Background[edit]
Kano, biggest city in northern Nigeria
Further information: Fourth Nigerian Republic
Before colonization and subsequent annexation into the British Empire in 1900 as Colonial Nigeria, the Bornu Empire ruled the territory where Boko Haram is currently active. It was a sovereign sultanate run according to the principles of the Constitution of Medina, with a majority Kanuri Muslim population. In 1903, both the Borno Emirate and Sokoto Caliphate came under the control of the British. Christian missionaries at this time, spread the Christian message in the region and had many converts.[56] British occupation ended with Nigerian independence in 1960.[57][58][59]

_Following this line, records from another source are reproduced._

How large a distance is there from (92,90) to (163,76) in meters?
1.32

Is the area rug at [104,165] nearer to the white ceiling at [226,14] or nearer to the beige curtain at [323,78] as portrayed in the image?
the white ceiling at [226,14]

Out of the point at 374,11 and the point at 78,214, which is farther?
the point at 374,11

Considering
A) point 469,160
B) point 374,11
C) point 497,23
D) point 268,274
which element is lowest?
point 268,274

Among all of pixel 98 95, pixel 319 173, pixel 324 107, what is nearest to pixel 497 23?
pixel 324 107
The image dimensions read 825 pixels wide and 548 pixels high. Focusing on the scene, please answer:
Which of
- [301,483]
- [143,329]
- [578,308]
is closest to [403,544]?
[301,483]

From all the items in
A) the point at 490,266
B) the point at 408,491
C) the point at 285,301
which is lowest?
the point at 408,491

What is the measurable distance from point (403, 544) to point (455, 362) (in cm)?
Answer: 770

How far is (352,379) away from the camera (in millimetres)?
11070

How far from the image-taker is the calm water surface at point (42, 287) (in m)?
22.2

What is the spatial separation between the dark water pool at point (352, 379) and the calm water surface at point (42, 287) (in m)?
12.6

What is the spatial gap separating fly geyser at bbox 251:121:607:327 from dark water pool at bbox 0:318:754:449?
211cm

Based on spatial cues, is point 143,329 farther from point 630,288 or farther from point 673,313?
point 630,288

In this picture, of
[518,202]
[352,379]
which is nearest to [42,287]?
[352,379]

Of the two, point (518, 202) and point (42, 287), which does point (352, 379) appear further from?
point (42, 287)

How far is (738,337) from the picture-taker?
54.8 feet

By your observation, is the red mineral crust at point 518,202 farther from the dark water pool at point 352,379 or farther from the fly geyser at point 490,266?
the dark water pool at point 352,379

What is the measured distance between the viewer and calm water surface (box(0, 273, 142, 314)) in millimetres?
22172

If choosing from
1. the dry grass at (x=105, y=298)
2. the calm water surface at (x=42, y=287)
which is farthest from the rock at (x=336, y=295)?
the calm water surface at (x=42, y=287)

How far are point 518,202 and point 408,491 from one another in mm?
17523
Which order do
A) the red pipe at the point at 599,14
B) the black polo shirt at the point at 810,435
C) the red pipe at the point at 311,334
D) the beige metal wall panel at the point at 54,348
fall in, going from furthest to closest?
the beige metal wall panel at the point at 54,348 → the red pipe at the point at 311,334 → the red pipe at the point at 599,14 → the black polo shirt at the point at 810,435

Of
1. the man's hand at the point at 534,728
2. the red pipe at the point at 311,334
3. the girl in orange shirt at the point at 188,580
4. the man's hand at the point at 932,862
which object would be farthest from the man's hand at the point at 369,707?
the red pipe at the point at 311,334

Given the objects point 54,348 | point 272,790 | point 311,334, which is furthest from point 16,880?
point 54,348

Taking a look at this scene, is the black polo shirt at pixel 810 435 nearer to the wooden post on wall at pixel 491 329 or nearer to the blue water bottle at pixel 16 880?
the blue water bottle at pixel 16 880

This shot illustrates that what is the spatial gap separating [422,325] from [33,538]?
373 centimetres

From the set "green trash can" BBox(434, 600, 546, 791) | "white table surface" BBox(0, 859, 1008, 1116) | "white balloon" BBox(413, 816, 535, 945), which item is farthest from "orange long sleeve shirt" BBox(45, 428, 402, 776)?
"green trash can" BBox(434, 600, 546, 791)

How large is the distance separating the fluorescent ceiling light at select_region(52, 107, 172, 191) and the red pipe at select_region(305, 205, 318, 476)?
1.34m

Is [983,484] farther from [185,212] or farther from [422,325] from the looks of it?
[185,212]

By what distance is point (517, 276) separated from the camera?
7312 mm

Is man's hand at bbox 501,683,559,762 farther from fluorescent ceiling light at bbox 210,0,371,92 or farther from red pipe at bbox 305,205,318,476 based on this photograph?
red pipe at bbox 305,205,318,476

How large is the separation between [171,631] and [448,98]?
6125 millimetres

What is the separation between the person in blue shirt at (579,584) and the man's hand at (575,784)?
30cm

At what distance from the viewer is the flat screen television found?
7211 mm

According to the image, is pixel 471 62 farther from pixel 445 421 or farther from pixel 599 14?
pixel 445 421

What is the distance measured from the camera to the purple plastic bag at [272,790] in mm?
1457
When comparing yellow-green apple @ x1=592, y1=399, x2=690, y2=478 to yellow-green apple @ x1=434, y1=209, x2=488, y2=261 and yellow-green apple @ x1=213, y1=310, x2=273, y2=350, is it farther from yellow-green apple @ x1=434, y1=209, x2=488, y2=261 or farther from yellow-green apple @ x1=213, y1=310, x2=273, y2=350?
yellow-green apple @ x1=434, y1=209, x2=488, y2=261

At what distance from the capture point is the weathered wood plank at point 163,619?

Except for a brief period of civilian rule between 1979 and 1983, Nigeria was governed by a series of military dictatorships from 1966 until the advent of democracy in 1999. Ethnic militancy is thought to have been one of the causes of the 1967–70 civil war; religious violence reached a new height in 1980 in Kano, the largest city in the north of the country, where the Muslim fundamentalist sect Yan Tatsine ("followers of Maitatsine") instigated riots that resulted in four or five thousand deaths. In the ensuing military crackdown, Maitatsine was killed, fuelling a backlash of increased violence that spread across other northern cities over the next twenty years.[60] Social inequality and poverty contributed both to the Maitatsine and Boko Haram uprisings.[47]:97–98
In the decades since the end of British occupation, politicians and academics from the mainly Islamic North have expressed their fundamental opposition to Western education. Political ethno-religious interest groups, whose membership includes influential political, military and religious leaders, have thrived in Nigeria, though they were largely suppressed under military rule. Their paramilitary wings, formed since the country's return to civilian rule, have been implicated in much of the sectarian violence in the years following. The Arewa People's Congress, the militia wing of the Arewa Consultative Forum, the main political group representing the interests of northern Nigeria, is a well-funded group with military and intelligence expertise, and is considered capable of engaging in military action, including covert bombing.[61]